I do employment law for the Free Representation Unit.


michael at


Through a glass, darkly

16 October 2014

Thanks to a written question by Chuka Umunna we now know how many employment tribunal fee remissions were granted each month between July 2013 and June 2014.

There are two odd things about the answer. First, the government appears not to possess reliable information about how many applications it’s received.

Employment tribunal remission data extracted in its current form from HM Courts & Tribunals Service (HMCTS) systems has not yet been assured to sufficient standards to provide the number of remission applications received, subsequently awarded, in full or partial.

That really is a remarkable statement.

The government has set up an employment tribunal fees system, which basically does two things. It takes money from people who pay the fee; and it processes remission applications. You’d think that anyone running such a system would be able to get basic information on what was happening. At the very least they should know how many applications had been received and how many granted.

By way of comparison, here at FRU, a small legal charity doing work of considerably less importance, I can produce data on how many clients have applied to us for help and how many people we’ve found representative for. I can divide applications between social security and employment cases or by different tribunal venues, or in a hundred other ways.

If I had to admit to anyone that I just couldn’t tell them how many people had been referred to FRU over the last 12 months, I would feel I’d been exposed as a complete idiot – and I’d be absolutely right. I’ve no idea what is going on over at HMCTS, but it’s hard to think of a good reason they can’t provide this information to parliament, months after the scheme started.

The second odd thing is that the number of remissions is rising steeply.

It isn’t obvious why this would be happening. The test for fee remission got stricter in October 2013, when the capital test was introduced. And the number of claims, in total, has been dropping further, not rising. So you would expect remission to be getting rarer.
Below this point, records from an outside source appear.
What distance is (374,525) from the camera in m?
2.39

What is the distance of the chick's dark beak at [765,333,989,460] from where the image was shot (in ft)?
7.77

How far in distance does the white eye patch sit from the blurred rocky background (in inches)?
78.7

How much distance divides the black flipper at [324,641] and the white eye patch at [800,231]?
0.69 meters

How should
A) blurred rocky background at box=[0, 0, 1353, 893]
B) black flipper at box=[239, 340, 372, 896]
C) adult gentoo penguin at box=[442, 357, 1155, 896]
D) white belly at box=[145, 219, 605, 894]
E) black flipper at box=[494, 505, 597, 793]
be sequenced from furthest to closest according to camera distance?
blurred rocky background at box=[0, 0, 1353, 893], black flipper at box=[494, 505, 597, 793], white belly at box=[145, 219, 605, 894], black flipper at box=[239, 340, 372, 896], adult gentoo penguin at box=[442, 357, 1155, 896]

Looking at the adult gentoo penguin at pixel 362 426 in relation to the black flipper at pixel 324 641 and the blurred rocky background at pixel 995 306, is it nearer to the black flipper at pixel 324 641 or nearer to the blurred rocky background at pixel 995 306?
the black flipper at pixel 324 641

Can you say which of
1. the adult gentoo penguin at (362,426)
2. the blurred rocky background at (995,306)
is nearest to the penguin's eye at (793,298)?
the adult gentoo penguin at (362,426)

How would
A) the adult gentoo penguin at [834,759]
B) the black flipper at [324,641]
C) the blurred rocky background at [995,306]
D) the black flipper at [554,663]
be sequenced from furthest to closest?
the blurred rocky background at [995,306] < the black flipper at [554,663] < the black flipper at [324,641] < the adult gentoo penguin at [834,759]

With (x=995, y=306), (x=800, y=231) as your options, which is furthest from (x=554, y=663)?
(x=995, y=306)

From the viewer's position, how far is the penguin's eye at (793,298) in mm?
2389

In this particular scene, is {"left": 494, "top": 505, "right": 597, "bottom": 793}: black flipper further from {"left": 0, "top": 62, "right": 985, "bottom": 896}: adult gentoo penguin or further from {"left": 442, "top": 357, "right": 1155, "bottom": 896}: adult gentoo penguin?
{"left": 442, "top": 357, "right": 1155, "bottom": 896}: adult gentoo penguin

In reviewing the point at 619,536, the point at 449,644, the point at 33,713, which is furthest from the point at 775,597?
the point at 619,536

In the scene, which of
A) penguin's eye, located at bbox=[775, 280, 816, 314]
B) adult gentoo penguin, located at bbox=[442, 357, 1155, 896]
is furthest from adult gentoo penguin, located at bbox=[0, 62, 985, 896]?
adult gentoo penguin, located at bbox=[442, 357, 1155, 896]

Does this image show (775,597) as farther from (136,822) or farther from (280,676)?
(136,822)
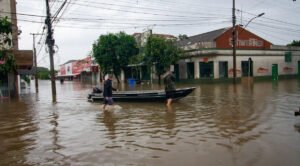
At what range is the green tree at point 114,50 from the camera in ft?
158

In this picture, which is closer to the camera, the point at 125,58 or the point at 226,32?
the point at 226,32

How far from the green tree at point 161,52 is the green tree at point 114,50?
9107 millimetres

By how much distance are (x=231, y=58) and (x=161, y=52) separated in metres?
8.62

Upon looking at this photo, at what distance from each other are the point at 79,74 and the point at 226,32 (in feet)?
206

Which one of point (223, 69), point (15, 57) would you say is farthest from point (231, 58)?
point (15, 57)

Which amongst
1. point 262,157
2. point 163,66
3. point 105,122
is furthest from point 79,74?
point 262,157

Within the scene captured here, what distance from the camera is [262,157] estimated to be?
6.57 metres

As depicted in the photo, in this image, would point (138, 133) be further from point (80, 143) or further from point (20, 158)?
point (20, 158)

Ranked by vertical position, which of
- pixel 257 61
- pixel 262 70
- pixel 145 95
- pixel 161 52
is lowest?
pixel 145 95

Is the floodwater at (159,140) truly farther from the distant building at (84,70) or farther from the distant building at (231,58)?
the distant building at (84,70)

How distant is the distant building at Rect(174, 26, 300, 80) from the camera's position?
3938cm

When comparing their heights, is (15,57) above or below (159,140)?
above

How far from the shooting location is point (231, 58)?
1586 inches

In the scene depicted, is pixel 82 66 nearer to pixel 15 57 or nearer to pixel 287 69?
pixel 287 69
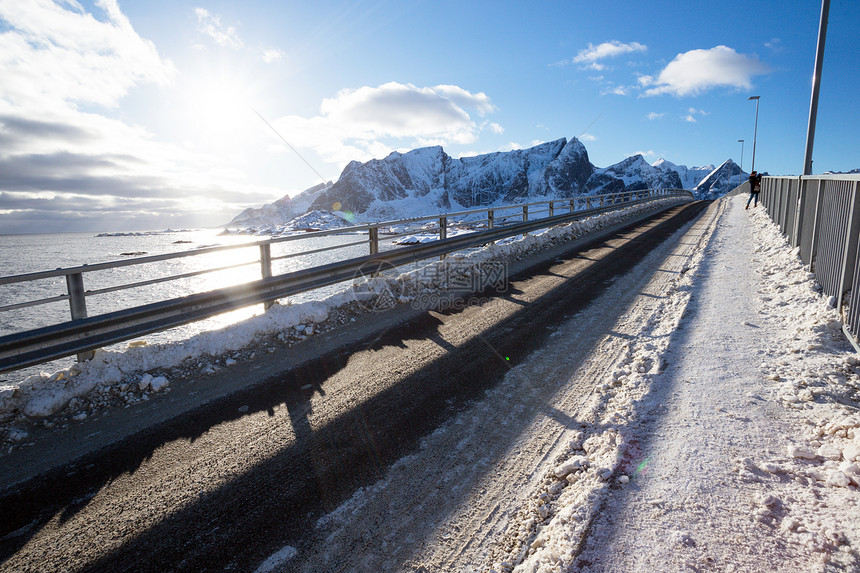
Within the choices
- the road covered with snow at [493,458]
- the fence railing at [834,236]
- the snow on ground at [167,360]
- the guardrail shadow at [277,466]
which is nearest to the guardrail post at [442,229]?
the snow on ground at [167,360]

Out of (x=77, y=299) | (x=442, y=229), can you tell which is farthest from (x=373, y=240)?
(x=77, y=299)

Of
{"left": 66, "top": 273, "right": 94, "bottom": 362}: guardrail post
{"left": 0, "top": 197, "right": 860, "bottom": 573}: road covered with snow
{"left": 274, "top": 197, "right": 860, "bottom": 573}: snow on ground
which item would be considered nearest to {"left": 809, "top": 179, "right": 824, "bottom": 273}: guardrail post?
{"left": 0, "top": 197, "right": 860, "bottom": 573}: road covered with snow

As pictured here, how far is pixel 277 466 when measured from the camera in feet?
10.8

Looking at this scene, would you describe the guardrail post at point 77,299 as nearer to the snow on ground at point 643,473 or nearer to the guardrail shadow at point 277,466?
the guardrail shadow at point 277,466

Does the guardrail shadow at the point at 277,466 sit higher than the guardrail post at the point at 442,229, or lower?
lower

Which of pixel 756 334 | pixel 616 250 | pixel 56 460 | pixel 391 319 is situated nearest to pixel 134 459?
pixel 56 460

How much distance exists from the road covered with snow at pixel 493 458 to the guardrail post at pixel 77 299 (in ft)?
0.74

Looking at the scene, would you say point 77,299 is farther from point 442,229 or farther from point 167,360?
point 442,229

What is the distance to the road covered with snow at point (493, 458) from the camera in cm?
242

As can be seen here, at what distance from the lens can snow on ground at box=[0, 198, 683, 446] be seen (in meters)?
4.10

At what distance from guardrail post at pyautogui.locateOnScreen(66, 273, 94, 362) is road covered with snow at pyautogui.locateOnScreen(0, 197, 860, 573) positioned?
0.74 feet

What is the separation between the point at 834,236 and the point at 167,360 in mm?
9153

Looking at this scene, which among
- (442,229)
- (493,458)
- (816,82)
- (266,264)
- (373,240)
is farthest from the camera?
(816,82)

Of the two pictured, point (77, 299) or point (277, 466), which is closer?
point (277, 466)
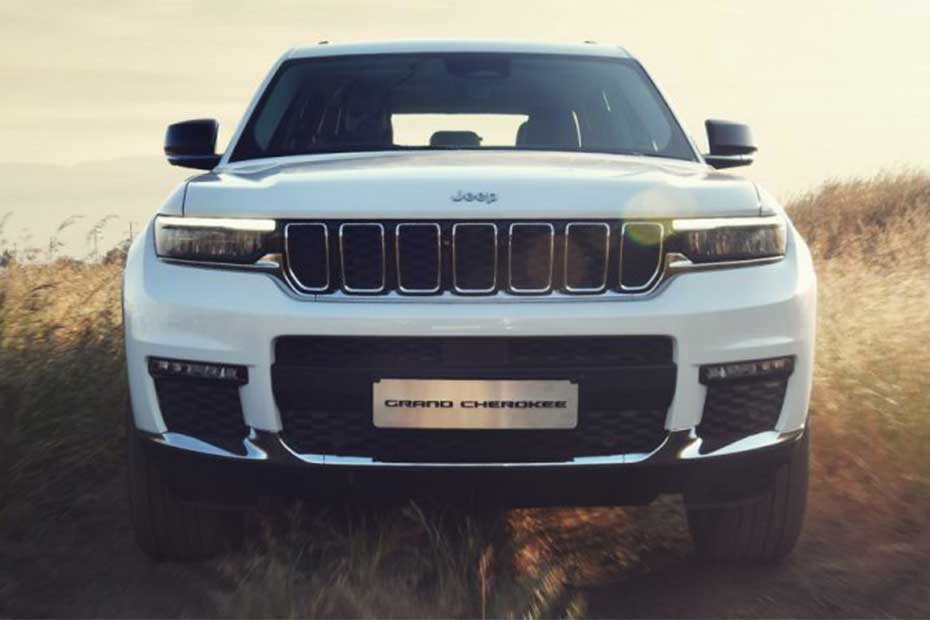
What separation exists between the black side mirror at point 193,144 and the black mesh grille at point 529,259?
177cm

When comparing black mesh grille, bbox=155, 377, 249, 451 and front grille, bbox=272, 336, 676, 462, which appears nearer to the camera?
front grille, bbox=272, 336, 676, 462

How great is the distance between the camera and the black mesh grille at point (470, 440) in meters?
3.49

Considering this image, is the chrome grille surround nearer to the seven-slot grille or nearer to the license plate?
the seven-slot grille

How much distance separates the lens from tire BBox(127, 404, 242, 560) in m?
3.90

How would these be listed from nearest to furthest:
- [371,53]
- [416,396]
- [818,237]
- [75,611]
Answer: [416,396] < [75,611] < [371,53] < [818,237]

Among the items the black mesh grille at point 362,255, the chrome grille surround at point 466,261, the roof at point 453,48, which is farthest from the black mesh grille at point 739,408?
the roof at point 453,48

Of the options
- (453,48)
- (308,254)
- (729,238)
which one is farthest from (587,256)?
(453,48)

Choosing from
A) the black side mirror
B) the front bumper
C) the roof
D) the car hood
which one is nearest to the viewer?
the front bumper

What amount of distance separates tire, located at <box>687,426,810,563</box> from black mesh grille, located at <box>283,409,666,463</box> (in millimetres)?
522

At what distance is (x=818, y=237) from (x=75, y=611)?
12.3 m

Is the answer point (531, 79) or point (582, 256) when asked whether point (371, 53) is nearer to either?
point (531, 79)

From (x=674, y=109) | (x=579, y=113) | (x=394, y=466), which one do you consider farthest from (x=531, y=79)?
(x=394, y=466)

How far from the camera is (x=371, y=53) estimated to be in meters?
5.34

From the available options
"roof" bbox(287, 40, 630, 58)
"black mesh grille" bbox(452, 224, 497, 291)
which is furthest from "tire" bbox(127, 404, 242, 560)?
"roof" bbox(287, 40, 630, 58)
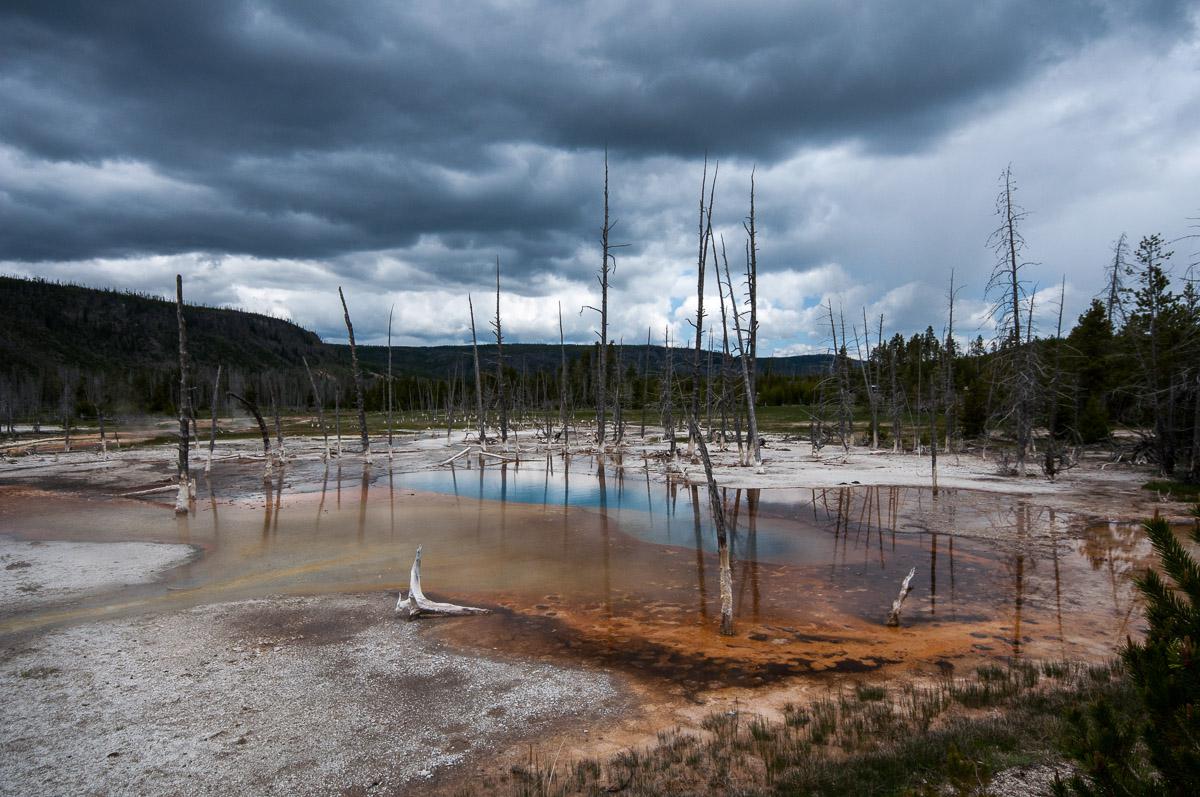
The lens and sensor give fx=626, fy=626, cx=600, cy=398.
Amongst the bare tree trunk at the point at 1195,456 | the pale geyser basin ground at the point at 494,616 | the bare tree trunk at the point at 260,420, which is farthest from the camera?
the bare tree trunk at the point at 260,420

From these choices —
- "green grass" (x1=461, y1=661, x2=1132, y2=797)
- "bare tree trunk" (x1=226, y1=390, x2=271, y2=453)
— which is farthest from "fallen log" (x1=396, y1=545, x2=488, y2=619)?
"bare tree trunk" (x1=226, y1=390, x2=271, y2=453)

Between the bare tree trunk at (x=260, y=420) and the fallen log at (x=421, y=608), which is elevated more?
the bare tree trunk at (x=260, y=420)

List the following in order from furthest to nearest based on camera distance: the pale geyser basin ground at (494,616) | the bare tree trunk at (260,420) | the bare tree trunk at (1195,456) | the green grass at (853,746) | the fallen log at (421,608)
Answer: the bare tree trunk at (260,420) → the bare tree trunk at (1195,456) → the fallen log at (421,608) → the pale geyser basin ground at (494,616) → the green grass at (853,746)

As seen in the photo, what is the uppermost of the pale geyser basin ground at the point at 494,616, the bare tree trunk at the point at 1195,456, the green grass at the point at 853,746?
the bare tree trunk at the point at 1195,456

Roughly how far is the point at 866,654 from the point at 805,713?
9.35 ft

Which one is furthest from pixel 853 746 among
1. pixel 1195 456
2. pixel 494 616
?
pixel 1195 456

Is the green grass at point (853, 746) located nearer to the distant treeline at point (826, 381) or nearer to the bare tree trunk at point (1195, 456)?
the distant treeline at point (826, 381)

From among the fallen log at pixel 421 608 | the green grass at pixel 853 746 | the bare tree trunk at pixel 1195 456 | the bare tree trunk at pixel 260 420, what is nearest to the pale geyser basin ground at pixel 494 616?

One possibility is that the proportion of claimants applying for remissions is going up. This might be true, as information and advice on remissions gets disseminated. The other possibility is that a higher percentage of remissions are being granted. If that’s true, it’s scandalous, because it suggests that many people who were entitled to remission were previously being refused – either because HMCTS was getting it wrong or because their process was too tortuous for eligible litigants to get through.